Il successo dei suoi articoli e rubriche indusse altri giornali e settimanali a inviare propri giornalisti e fotografi al suo seguito, in Via Veneto e negli altri itinerari della dolce vita. Nel 1958 Federico Fellini cominciò a frequentarlo la sera in Via Veneto per farsi raccontare particolari utili alla realizzazione del film che ebbe idea di girare sulle vicende di un giornalista come era, appunto, Victor Ciuffa, che Marcello Mastroianni rappresentò.

Redatto in forma di cronaca e di reportage quotidiano attraverso la descrizione minuto per minuto, notte per notte, di una serie di avvenimenti cui l’autore ha partecipato e personaggi che ha conosciuto, questo racconto ha l’intento di spiegare i profondi motivi della nascita di un fenomeno, di una mentalità, di un costume.

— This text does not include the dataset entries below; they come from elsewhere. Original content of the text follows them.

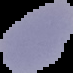
Uninfected.

Image is 73×73 pixels. From a thin blood smear. Segmented cell region on a black background.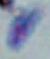
{
  "modality": "micrograph",
  "magnification": "1000x",
  "identification": "Toxoplasma gondii"
}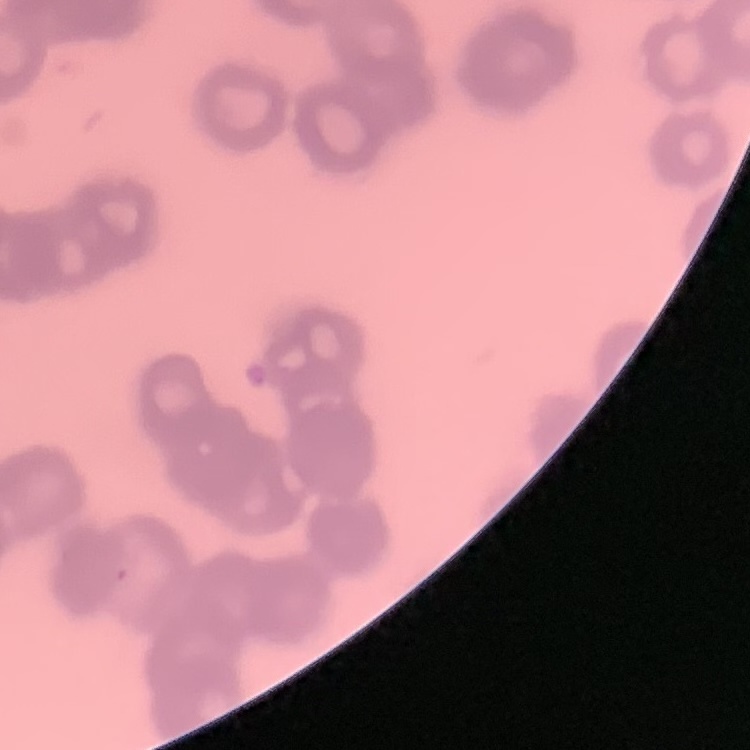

Sono moltissimi gli episodi e soprattutto i nomi che esso contiene, destinati a suscitare nostalgie negli anziani e curiosità nei giovani, misti a riferimenti e a dati essenziali di carattere economico, politico, sociale e sindacale, che servono per inquadrare il fenomeno in un’epoca. Quell’epoca esercita tuttora ed eserciterà sempre una forte attrazione sul pubblico europeo, americano, mondiale.
La dolce vita ha rappresentato per l’Italia degli anni 50-60 quello che prima la Belle Époque poi gli Anni Ruggenti rappresentarono per l’Europa di fine ‘800 e inizio ‘900: un fenomeno essenzialmente di costume, che poteva fiorire solo in un certo contesto economico, politico, sociale e culturale.